Hi Sammy. Thank you for sharing the question. It sounds as if you are doing your best to “power through,” but you are at the point where you are feeling so drained and exhausted that it’s tough to even start the day. I am so glad you are not trying to ignore these feelings, or minimize them. Caring for yourself is another way to take care of those wonderful relationships and express your love for your partner, family and friends. How much energy can you really invest in them when you have to work so hard to keep it together? And I suspect that they would greatly prefer that you allow them to support you, rather than pretending to be happy and putting on your game face. I encourage you to share how you are feeling with those who care about you. It doesn’t mean you are weak. Trust that they want you to show happiness because it’s the real deal, not because you are trying to protect them from the crushing sadness. If the situation was reversed, that is what you would want them to do!       

So you’re probably already wondering, “Is this depression?” It certainly could be. The symptoms you are describing are included in the diagnostic criteria for MDD (what used to be called "clinical depression"). Other symptoms include trouble concentrating, frequent tearfulness, sleep difficulties (difficulty falling or staying asleep, or sleeping too much), changes in appetite, loss of interest in normally pleasurable activities, withdrawal, feelings of sadness or hopelessness, and even irritability. And you don’t have to be experiencing all of these symptoms to be diagnosed with depression. The criteria require five symptoms, occurring almost every day and persisting for a period of at least two weeks.
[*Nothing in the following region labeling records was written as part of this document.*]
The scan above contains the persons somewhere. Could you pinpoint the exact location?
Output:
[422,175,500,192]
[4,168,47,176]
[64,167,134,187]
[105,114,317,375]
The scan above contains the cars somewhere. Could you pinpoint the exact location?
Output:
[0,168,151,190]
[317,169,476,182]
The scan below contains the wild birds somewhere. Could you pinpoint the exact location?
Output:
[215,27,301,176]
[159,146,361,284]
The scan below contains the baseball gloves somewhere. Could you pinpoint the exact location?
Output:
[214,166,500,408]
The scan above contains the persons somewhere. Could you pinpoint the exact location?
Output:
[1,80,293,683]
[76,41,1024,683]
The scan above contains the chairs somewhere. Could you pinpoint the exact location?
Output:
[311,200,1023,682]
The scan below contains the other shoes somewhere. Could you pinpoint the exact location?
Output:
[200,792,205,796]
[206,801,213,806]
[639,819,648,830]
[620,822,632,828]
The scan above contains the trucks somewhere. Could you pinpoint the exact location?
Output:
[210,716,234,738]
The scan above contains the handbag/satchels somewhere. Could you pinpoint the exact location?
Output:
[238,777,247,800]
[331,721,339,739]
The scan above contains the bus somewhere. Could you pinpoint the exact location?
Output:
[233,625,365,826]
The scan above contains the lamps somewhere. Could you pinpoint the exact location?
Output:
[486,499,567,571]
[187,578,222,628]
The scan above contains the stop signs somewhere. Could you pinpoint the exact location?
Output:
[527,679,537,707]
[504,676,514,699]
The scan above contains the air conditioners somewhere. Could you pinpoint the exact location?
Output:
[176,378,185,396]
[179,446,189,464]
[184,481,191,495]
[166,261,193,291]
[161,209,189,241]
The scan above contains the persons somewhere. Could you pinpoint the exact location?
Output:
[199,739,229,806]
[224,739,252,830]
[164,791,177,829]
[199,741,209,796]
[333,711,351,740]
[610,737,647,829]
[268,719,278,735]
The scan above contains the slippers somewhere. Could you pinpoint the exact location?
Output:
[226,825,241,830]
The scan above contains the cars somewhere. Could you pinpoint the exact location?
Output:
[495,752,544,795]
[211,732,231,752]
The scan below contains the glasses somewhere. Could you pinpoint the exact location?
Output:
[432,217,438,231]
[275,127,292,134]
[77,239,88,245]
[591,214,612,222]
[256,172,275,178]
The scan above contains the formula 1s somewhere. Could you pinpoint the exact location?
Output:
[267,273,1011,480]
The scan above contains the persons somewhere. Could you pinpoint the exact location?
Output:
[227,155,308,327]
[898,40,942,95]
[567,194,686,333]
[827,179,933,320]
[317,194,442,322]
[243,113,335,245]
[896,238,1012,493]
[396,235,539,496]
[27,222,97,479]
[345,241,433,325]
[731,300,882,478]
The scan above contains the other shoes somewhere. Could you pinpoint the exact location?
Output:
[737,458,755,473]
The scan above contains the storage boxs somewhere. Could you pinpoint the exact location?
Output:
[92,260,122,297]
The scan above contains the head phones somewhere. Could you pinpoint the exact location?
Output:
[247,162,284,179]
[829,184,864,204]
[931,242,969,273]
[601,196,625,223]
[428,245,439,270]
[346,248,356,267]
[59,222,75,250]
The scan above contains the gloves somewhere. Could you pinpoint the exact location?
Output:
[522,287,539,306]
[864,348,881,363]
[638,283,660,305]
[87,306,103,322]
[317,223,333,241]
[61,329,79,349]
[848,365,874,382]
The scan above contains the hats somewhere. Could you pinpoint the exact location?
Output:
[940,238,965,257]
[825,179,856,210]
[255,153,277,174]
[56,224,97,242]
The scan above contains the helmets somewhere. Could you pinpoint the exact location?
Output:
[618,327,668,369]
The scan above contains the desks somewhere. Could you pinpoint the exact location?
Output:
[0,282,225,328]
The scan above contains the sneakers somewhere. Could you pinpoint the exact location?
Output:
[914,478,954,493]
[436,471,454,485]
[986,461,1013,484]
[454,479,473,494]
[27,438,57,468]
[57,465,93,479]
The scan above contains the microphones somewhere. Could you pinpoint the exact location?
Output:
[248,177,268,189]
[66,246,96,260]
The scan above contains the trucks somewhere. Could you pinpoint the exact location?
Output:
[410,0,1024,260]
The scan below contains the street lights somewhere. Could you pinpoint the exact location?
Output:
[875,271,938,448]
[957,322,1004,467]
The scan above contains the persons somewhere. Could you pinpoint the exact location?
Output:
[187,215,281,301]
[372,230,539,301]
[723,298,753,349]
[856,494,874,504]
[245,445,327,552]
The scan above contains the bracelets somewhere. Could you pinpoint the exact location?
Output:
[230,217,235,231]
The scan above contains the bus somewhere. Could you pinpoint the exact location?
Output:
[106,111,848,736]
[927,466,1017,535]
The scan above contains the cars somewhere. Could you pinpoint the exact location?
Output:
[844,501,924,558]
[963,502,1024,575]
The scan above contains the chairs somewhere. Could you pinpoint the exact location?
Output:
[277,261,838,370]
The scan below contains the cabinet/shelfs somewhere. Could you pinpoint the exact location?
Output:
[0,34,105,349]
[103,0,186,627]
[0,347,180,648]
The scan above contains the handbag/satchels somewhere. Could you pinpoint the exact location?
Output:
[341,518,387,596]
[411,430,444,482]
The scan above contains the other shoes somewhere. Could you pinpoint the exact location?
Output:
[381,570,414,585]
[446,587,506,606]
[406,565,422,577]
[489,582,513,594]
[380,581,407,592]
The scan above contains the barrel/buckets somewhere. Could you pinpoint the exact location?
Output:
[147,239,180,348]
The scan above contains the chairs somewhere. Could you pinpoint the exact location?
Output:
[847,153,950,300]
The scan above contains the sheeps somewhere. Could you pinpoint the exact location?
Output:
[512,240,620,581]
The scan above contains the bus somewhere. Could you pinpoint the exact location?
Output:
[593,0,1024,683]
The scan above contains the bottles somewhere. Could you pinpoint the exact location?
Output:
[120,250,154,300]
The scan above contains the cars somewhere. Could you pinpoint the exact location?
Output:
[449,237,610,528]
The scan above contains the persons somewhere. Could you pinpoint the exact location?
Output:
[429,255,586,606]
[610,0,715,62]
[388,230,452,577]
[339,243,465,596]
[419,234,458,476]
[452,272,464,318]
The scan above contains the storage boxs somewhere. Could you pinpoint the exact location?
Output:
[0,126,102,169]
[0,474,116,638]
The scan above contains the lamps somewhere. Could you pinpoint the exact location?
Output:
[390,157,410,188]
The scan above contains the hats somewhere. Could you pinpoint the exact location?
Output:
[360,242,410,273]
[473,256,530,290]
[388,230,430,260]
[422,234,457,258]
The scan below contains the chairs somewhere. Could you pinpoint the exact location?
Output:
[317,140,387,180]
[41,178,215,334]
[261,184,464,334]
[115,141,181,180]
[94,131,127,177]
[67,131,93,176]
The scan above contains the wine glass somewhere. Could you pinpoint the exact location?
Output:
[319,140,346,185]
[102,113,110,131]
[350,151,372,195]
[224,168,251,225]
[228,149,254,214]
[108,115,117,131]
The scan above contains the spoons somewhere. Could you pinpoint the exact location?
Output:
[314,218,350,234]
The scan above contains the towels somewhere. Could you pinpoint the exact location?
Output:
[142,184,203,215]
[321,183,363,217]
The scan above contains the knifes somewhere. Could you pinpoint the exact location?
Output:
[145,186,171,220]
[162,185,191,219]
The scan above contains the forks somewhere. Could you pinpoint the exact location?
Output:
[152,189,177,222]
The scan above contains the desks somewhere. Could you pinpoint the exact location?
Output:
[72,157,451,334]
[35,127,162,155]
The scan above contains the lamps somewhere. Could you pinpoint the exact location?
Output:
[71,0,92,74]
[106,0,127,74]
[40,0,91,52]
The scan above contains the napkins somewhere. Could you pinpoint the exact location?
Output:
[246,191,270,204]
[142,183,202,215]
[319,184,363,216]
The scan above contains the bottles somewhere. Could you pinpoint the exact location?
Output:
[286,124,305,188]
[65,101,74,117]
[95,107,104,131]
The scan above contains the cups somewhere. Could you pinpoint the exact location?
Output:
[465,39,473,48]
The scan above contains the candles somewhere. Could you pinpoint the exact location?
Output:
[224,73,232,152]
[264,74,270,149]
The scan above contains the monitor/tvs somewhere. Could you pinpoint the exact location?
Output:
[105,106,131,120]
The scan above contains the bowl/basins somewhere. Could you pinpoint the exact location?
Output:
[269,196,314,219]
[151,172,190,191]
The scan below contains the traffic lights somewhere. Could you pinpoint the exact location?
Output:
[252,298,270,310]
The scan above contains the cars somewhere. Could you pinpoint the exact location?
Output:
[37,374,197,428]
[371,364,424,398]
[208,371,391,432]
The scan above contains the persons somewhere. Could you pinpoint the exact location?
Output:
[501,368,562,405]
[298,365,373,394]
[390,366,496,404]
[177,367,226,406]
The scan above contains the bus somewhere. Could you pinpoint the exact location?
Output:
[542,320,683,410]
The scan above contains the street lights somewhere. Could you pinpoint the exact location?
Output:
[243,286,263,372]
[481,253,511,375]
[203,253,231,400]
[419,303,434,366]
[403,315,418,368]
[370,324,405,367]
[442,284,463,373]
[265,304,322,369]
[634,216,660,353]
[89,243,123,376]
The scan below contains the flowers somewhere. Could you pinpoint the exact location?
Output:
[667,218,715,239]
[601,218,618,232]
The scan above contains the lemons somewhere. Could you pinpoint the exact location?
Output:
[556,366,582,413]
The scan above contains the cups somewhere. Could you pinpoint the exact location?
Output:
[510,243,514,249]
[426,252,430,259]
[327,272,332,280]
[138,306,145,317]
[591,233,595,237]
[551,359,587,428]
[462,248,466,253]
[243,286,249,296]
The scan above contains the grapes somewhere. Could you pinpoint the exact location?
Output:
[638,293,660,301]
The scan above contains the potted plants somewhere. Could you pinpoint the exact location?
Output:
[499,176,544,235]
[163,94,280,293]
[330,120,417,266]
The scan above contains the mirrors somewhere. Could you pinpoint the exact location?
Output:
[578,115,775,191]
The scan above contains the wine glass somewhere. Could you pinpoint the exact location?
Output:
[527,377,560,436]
However, I can’t overstate how important it is for you to avoid the temptation to self-diagnose or rule out depression on your own. There is a great deal of credible information available to the public, but information is not sufficient. Having a frank conversation with your healthcare provider about what you have been experiencing is critical to making sure the right thing is being treated, and you are moving in a positive direction. Even if you are reluctant to include medication in a treatment plan, the visit with your physician is important. The symptoms may be related to something else. There are several other conditions and even some medications that produce symptoms mimicking depression. Diagnosing and treating yourself, based on the information you find on the web (even this information), without talking with your healthcare provider, can be a dangerous game.   

 

After you have talked with your healthcare provider and have a better sense of what might be going on, there are evidence-based steps you can take to start feeling better. Cognitive behavioral therapy is a model that is often recommended as particularly effective in addressing depressive symptoms. A skilled therapist can help you learn ways to interrupt old thinking patterns and strengthen coping skills. Your therapist may also work with you to identify situations and thoughts that tend to trigger the sadness, and how to tap into that wonderful support system you describe when they arise. It is likely that you will also discuss how to build habits that support a healthy physical and mental lifestyle. 
 

Thank you for having the courage and the vulnerability to submit this question. You are far from alone. Many people struggle with similar kinds of feelings, but ultimately decide to just “tough it out.” I am so glad that you are not willing to settle for anything less than a happy, full life with those you love.